## Data shown
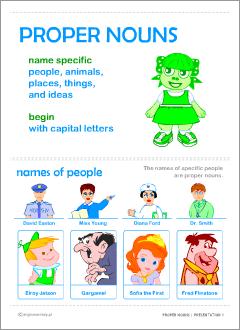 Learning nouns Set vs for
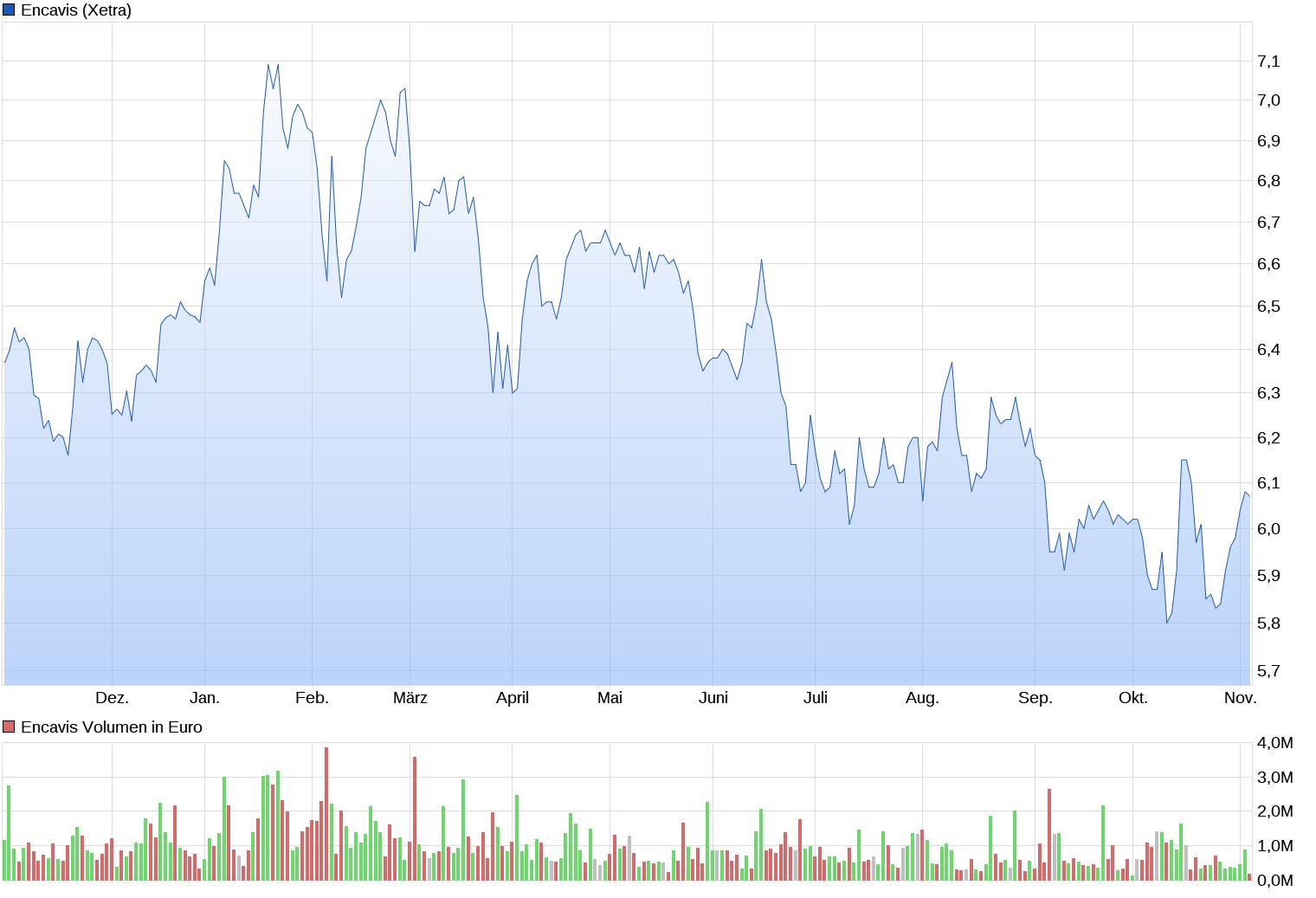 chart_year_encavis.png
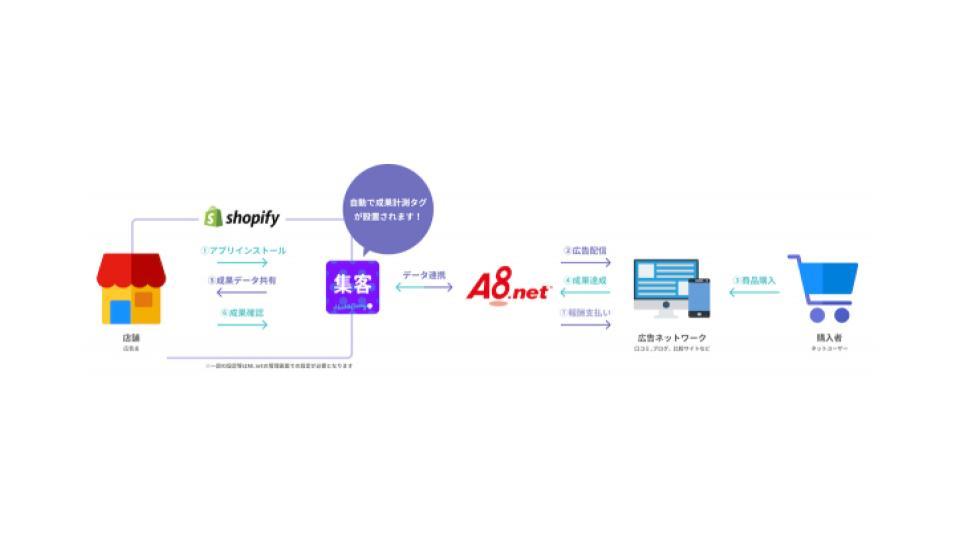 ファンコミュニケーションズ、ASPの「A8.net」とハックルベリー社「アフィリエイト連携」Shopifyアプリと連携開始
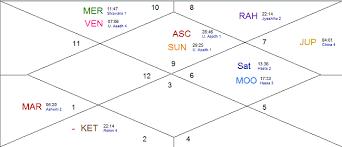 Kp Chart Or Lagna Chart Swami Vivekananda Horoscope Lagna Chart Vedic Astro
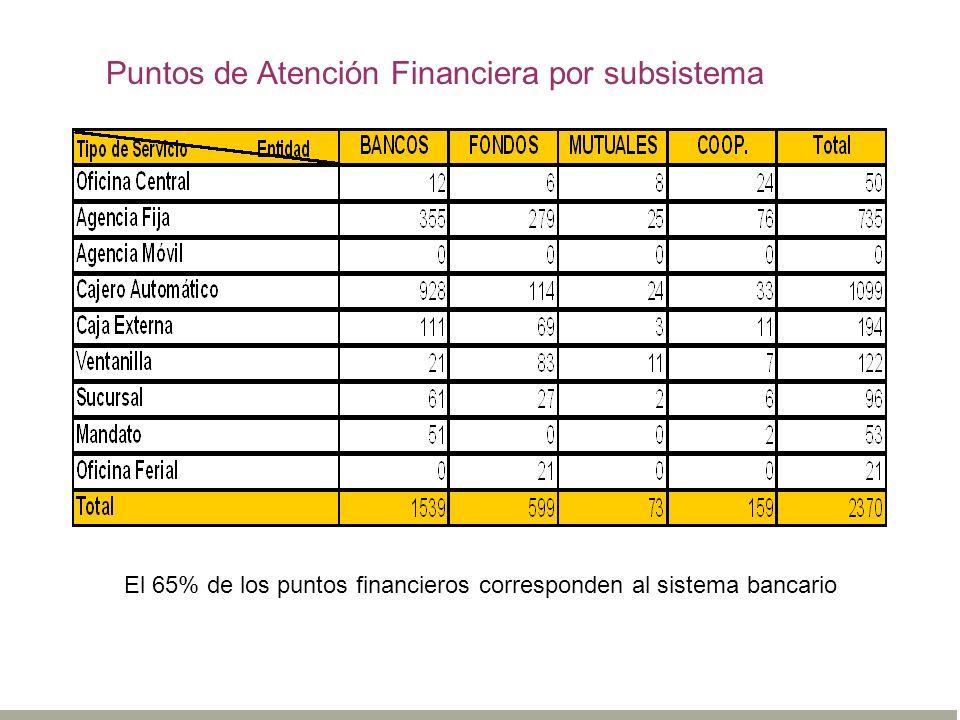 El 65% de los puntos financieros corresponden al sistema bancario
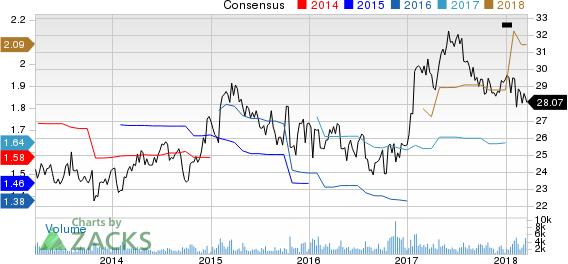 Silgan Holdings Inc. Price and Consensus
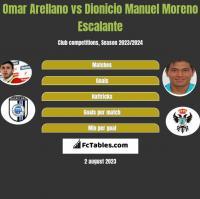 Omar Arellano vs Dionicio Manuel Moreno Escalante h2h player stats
==
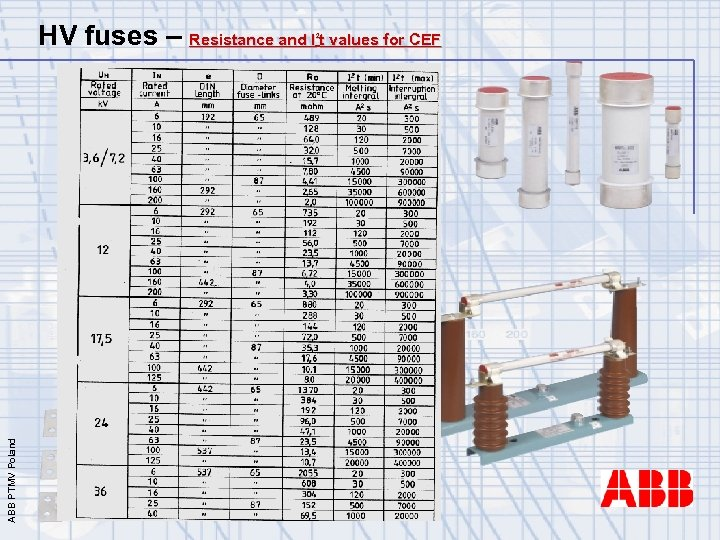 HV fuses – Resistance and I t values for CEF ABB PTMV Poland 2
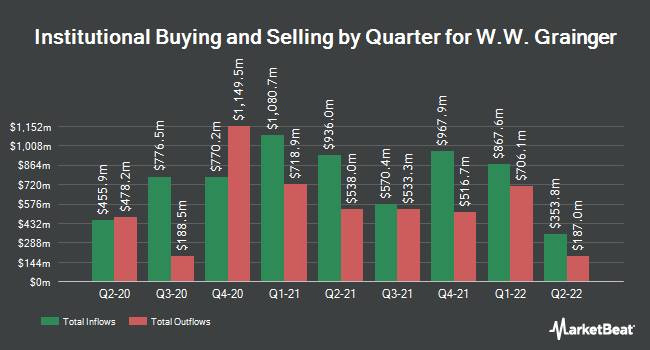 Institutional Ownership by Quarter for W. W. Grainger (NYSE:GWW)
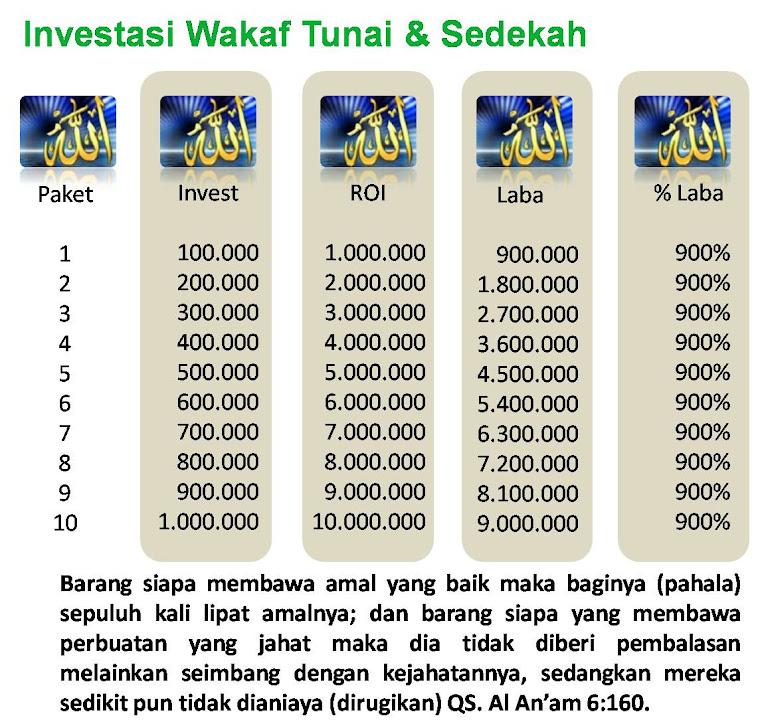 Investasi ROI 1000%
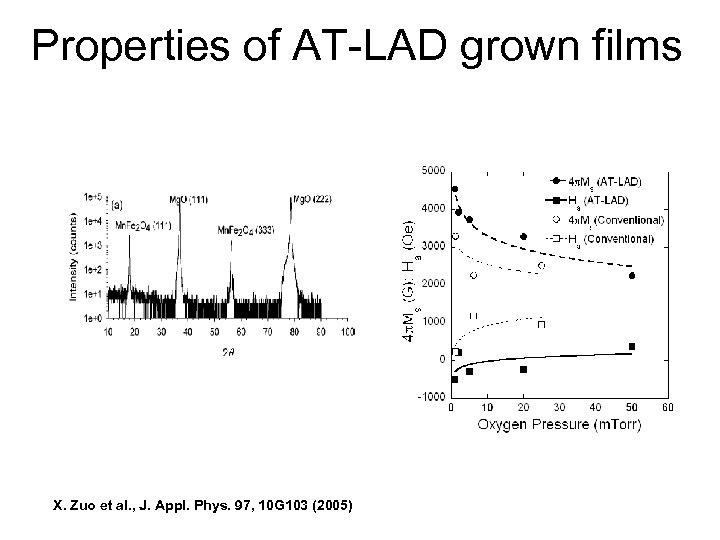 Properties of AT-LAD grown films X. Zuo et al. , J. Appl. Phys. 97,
==
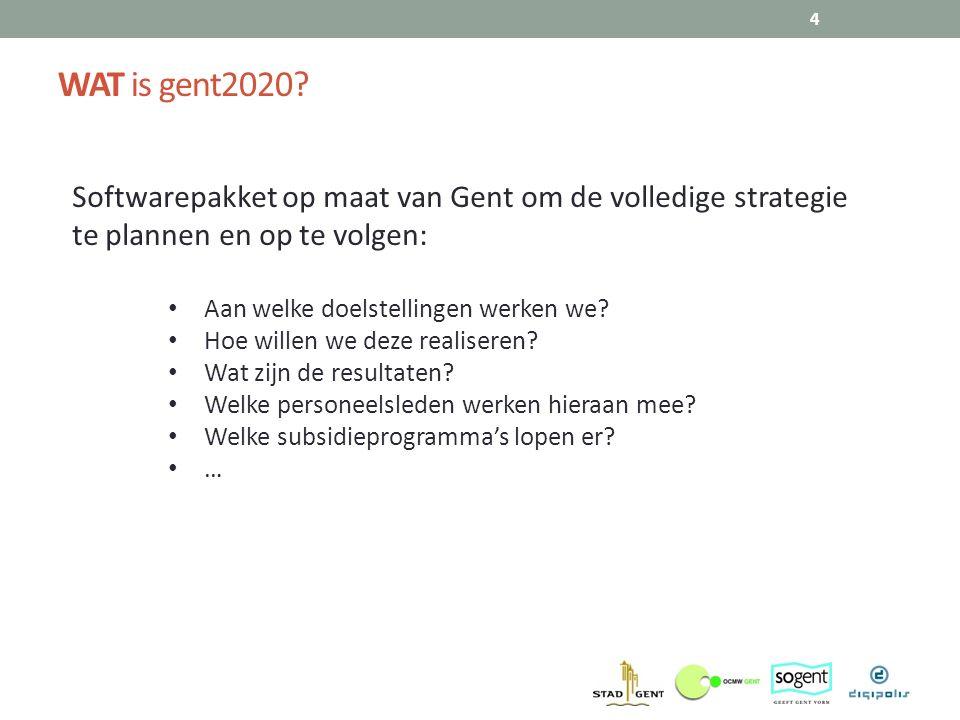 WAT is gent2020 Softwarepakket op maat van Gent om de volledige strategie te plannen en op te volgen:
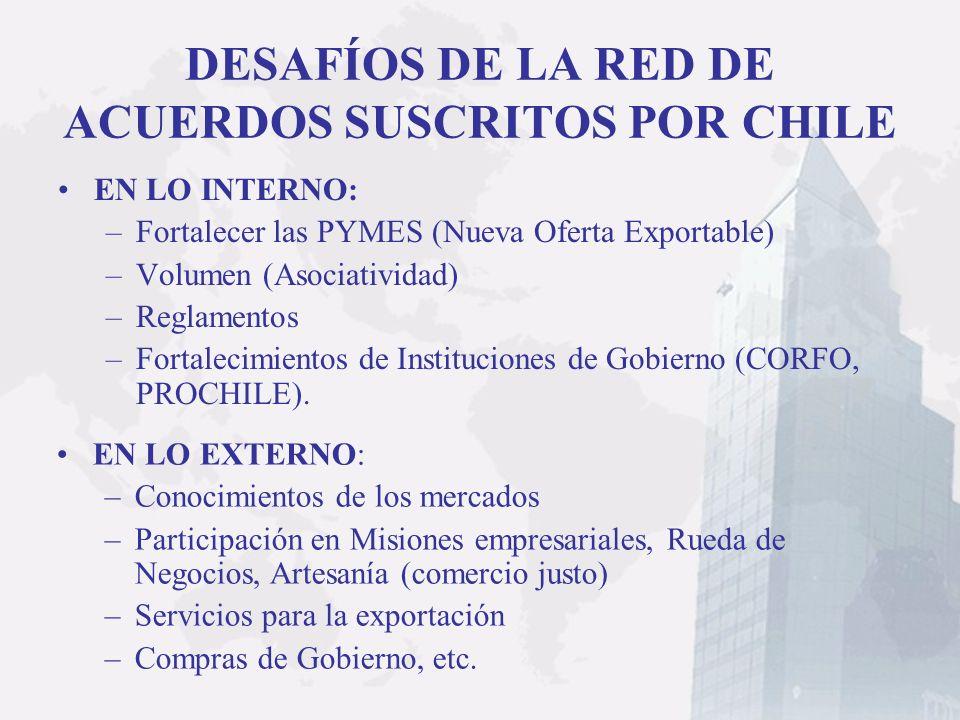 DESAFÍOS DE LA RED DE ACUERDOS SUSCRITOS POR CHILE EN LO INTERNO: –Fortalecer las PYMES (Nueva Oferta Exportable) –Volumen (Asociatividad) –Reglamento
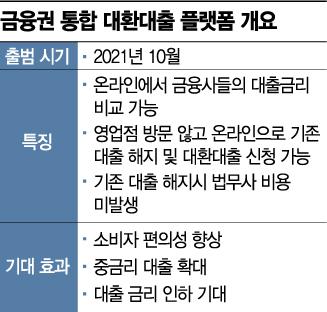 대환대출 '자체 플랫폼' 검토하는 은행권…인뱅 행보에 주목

## Exercise description
Pictures are to be left out. Write out only the lines above starting at the one with "chart_year_encavis.png" and ending at the one with "Omar Arellano vs", both lines included, exactly.

## Response area
 chart_year_encavis.png
 ファンコミュニケーションズ、ASPの「A8.net」とハックルベリー社「アフィリエイト連携」Shopifyアプリと連携開始
 Kp Chart Or Lagna Chart Swami Vivekananda Horoscope Lagna Chart Vedic Astro
 El 65% de los puntos financieros corresponden al sistema bancario
 Silgan Holdings Inc. Price and Consensus
 Omar Arellano vs Dionicio Manuel Moreno Escalante h2h player stats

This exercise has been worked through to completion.